Dataset excerpt:
—————

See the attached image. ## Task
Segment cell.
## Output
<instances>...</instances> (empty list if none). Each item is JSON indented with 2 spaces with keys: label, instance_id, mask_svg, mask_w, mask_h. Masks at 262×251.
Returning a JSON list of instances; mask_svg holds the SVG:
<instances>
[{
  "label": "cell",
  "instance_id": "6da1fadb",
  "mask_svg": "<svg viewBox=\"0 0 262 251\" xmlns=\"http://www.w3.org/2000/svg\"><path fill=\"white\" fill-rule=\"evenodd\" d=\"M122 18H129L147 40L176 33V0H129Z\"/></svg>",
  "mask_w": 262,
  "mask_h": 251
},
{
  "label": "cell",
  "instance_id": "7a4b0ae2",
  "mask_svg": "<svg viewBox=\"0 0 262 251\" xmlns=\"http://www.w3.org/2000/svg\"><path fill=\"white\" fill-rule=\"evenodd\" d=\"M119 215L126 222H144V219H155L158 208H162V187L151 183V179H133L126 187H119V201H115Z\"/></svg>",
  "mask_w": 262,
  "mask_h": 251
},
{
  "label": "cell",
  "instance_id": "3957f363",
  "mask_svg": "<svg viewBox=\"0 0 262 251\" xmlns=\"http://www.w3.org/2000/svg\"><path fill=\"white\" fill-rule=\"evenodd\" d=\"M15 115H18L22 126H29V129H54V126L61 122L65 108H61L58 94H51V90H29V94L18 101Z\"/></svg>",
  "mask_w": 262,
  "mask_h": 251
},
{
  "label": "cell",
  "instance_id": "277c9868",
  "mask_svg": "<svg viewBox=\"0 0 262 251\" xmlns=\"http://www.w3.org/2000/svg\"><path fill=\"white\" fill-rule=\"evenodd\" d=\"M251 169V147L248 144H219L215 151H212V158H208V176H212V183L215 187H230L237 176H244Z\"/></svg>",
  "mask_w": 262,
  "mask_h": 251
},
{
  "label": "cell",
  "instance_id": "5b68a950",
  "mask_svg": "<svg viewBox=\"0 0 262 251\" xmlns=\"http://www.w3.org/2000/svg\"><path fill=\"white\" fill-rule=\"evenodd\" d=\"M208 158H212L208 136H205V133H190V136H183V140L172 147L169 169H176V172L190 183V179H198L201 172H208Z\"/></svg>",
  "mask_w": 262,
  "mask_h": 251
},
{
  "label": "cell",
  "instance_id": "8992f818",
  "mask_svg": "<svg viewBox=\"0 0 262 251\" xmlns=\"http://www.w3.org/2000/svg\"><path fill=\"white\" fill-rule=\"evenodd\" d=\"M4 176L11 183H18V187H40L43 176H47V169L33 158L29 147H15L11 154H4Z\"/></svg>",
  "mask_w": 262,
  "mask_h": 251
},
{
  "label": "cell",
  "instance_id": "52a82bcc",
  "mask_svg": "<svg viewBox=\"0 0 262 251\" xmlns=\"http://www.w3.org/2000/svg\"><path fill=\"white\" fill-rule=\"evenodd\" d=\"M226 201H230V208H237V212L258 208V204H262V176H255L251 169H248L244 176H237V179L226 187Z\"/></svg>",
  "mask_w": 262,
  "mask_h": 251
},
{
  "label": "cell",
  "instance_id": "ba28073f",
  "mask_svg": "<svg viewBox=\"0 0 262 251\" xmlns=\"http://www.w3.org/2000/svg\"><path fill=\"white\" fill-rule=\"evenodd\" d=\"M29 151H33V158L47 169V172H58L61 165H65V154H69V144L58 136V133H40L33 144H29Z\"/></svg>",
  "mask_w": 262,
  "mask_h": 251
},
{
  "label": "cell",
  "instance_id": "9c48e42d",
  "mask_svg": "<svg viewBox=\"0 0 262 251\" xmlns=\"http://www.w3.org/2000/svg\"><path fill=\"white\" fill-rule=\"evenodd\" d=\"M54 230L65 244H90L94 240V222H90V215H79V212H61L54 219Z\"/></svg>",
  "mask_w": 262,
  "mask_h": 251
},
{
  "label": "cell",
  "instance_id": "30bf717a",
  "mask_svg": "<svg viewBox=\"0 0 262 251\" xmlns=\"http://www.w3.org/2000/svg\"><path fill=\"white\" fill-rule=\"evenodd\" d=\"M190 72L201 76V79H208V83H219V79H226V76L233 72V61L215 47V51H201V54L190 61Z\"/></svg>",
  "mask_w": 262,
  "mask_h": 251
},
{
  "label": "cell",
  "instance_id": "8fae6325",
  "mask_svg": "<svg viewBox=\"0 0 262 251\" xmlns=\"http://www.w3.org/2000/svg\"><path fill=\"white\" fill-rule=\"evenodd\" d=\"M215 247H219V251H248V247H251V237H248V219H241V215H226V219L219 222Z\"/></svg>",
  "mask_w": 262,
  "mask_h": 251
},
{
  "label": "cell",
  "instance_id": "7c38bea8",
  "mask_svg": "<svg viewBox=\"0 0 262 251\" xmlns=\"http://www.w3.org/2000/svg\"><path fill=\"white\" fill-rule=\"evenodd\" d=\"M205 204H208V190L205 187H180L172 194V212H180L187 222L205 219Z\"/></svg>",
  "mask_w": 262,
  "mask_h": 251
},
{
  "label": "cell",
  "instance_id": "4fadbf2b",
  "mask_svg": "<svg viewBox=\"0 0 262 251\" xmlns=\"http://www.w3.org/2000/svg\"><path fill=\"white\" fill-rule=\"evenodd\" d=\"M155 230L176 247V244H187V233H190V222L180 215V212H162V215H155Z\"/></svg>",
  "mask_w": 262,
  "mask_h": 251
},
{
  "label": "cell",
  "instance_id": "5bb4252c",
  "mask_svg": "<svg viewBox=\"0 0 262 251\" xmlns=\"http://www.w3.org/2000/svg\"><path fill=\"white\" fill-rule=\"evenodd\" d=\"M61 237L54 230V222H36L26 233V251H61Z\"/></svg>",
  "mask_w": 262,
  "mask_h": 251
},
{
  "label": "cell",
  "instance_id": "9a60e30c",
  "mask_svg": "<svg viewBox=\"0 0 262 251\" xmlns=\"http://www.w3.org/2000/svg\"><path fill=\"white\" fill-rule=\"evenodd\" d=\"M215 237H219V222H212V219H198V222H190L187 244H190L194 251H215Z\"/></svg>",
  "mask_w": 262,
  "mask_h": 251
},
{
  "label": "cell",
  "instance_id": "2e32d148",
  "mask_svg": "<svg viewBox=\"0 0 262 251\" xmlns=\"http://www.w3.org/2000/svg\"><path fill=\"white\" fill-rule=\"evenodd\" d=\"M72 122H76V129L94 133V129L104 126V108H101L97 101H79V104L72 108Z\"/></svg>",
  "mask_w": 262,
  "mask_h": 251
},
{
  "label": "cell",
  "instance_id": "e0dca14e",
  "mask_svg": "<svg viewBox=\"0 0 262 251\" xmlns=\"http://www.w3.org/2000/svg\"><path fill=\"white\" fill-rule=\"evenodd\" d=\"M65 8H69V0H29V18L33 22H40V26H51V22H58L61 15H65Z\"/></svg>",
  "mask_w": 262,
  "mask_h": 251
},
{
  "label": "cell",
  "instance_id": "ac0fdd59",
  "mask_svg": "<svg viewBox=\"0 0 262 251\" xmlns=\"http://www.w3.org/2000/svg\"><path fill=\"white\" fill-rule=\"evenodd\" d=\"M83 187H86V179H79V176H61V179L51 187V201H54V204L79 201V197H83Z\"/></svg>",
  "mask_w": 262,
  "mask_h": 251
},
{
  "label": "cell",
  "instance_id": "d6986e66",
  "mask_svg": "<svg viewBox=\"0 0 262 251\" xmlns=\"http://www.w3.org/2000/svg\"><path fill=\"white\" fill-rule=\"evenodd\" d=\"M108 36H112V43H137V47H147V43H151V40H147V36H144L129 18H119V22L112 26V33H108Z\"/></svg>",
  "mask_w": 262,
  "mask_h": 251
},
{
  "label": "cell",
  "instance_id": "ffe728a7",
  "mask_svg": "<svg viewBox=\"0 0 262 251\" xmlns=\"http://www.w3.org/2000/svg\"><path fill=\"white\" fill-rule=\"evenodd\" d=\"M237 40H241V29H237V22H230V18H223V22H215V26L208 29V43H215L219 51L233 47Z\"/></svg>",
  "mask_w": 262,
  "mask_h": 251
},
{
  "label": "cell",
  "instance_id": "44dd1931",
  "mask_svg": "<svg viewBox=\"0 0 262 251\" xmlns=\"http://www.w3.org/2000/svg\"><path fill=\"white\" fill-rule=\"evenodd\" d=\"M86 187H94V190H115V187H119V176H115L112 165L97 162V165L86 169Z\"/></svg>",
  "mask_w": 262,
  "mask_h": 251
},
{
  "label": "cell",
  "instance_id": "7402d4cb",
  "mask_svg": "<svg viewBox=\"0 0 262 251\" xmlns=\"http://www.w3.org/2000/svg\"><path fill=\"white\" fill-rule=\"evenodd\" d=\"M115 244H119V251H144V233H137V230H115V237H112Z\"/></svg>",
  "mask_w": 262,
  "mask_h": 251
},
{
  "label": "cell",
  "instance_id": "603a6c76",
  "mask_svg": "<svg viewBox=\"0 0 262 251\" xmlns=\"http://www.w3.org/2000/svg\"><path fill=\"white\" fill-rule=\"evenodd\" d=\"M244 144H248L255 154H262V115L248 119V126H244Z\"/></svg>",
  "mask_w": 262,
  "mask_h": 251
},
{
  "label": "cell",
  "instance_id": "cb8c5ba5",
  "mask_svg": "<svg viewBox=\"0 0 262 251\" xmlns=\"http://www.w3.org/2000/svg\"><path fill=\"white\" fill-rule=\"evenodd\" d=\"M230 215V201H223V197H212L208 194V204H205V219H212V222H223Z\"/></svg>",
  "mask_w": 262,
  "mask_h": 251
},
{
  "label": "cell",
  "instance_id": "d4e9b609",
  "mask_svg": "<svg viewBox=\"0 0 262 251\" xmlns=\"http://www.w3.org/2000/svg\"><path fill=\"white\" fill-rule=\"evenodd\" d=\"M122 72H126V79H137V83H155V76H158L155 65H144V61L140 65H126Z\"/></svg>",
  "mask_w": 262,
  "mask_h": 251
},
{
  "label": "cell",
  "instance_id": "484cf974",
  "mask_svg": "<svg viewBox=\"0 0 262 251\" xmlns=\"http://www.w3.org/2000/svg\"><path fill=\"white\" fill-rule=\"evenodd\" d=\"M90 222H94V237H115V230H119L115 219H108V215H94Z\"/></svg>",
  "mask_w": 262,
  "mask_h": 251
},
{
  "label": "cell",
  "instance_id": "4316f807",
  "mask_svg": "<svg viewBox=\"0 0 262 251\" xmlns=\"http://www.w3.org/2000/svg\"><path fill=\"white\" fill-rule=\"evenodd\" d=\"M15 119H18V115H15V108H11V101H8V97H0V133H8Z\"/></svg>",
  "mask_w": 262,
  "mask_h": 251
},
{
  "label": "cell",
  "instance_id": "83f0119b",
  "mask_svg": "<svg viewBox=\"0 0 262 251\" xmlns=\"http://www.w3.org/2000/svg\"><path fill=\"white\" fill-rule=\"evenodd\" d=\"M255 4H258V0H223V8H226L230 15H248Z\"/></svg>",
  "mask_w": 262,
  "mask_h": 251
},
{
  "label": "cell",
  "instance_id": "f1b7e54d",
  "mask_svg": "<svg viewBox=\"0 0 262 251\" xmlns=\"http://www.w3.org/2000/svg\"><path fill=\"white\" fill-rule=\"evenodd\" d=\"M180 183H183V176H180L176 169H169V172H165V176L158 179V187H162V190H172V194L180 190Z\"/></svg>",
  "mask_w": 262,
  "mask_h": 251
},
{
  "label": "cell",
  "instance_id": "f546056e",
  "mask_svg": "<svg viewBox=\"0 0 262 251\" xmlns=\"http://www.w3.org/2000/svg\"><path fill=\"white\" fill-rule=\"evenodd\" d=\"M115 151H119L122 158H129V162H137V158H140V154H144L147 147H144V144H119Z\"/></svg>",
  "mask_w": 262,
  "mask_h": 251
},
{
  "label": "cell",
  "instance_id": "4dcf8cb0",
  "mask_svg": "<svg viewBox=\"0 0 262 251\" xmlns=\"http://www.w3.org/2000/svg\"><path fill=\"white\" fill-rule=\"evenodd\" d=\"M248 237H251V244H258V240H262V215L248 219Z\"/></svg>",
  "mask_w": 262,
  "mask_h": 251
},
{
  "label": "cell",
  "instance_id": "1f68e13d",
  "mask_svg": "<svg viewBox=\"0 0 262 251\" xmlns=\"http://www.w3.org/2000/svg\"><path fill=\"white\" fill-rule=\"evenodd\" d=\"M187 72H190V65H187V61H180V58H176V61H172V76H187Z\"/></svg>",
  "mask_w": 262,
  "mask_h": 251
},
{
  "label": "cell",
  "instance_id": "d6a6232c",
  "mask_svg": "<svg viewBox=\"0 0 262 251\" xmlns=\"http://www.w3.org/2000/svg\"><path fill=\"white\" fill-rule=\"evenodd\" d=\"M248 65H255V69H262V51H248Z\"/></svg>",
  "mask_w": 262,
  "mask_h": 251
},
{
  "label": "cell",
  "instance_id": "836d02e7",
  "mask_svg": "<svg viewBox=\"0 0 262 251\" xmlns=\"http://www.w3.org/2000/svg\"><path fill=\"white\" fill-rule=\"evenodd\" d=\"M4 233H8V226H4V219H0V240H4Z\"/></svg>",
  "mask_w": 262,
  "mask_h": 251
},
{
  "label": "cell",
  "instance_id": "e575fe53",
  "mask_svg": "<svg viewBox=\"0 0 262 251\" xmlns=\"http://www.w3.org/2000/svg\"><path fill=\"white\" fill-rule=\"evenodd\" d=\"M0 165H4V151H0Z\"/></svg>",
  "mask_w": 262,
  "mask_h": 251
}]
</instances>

—————

■ STATED PROBLEM
How many lines of the listing contain the string "instances"? Count matches with the same letter case only, and reply with the number alone.

■ ANSWER TO THIS TASK
4